Yours is the booming voice that commands the attention of CEOs and Fed chairs, and your coverage provides the imprimatur of legitimacy to any endeavor you deem worthy of your gold-plated pages (or Web pages, at least).

Last week, Forbes, the soccer community knelt before you: You gave MLS some ink. Break out the Moet, people.

I can only imagine the thrill this sent through the halls of MLS headquarters in New York. This, after all, is a firm sign of MLS' arrival on the main stage, a watershed moment on par with a rock band getting to Madison Square Garden.

And it wasn't just a passing mention about the Herbalife jersey sponsorship. This was the full Forbes treatment, an in-depth analysis of the league's finances and the valuations of the MLS franchises (click here to see it).

So what did we learn? Nothing we didn't already guess.

Los Angeles is worth the most: a cool $100 million. Kansas City is worth the least ($22 million). Only three teams turned a profit in 2007 (L.A., Toronto FC and, surprisingly, FC Dallas, which I swear averages about 17 fans for its games), while both New York and Columbus were $4.5 million in the red. And odds are that the price tag of an expansion team will soon be $50 million.

What does all this have to do with the price of tea in China, as certain of my family members like to say? The numbers put one thing front and center: MLS is no longer North America's bargain-basement league.

Some people might think this is a shame, like it's a bummer that MLS is almost all growns up, as Trent Walker famously said in Swingers. For years, people have argued MLS is a good investment because it's not as expensive as the NFL, MLB or NBA. Look, they would say, you don't have to have Abu Dhabi money to buy into MLS. For the price of your Learjet, the Wizards could be yours. Whee!

But a bargain-basement perception has actually kept MLS from going to the next level because many people -- namely, sponsors and owners, both current and potential -- don't want to shop in the bargain basement. Mostly, because they don't have to. And when they looked at MLS, they often thought that the "M" stood for Minor, not Major.

Remember when the Tampa Bay Mutiny (my old team) and the Miami Fusion folded? Remember when the Chicago Fire played at a rickety high school stadium? And ESPN games were preempted for bowling or something?

What was major about any of that? Nothing. And who wants to be associated with something minor that has the deluded self-importance to call itself major? No one.

But $100 million is not minor in any way. The Galaxy's valuation has enough zeroes to capture the interest of potential owners and sponsors who want to be involved in something big, something that could earn them some real money and real envy from their rich friends.

● **Records**
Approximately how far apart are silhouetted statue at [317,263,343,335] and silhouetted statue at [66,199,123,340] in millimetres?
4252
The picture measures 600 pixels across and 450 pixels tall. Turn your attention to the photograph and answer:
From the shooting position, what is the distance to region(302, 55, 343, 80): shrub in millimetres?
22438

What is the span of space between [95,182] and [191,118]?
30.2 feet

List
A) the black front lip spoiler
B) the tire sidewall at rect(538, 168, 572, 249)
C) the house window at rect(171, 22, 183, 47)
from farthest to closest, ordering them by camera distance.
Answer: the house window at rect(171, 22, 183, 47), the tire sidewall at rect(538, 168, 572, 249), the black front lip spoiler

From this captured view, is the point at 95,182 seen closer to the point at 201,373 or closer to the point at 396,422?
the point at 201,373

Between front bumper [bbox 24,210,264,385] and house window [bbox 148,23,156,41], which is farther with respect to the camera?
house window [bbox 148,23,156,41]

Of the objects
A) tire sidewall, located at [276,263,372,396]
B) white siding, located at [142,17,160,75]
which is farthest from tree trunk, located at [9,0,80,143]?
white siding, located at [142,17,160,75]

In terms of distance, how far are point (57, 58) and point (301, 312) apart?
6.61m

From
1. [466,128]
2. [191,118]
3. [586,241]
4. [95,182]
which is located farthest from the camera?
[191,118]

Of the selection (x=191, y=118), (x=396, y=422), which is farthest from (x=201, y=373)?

● **Stated goal A**
In the piece on MLS finances, take the passage from "Last week, Forbes, the" to "didn't already guess." and write it out again, swapping "Moet" for "champagne".
● **Stated goal B**
Output the lines of the records as a JSON list of strings, one string per line and no blank lines, running from the line with "In terms of" to the last line of the records.

● **Full answer A**
Last week, Forbes, the soccer community knelt before you: You gave MLS some ink. Break out the champagne, people.

I can only imagine the thrill this sent through the halls of MLS headquarters in New York. This, after all, is a firm sign of MLS' arrival on the main stage, a watershed moment on par with a rock band getting to Madison Square Garden.

And it wasn't just a passing mention about the Herbalife jersey sponsorship. This was the full Forbes treatment, an in-depth analysis of the league's finances and the valuations of the MLS franchises (click here to see it).

So what did we learn? Nothing we didn't already guess.

● **Full answer B**
[
  "In terms of distance, how far are point (57, 58) and point (301, 312) apart?",
  "6.61m",
  "From",
  "1. [466,128]",
  "2. [191,118]",
  "3. [586,241]",
  "4. [95,182]",
  "which is located farthest from the camera?",
  "[191,118]",
  "Of the selection (x=191, y=118), (x=396, y=422), which is farthest from (x=201, y=373)?"
]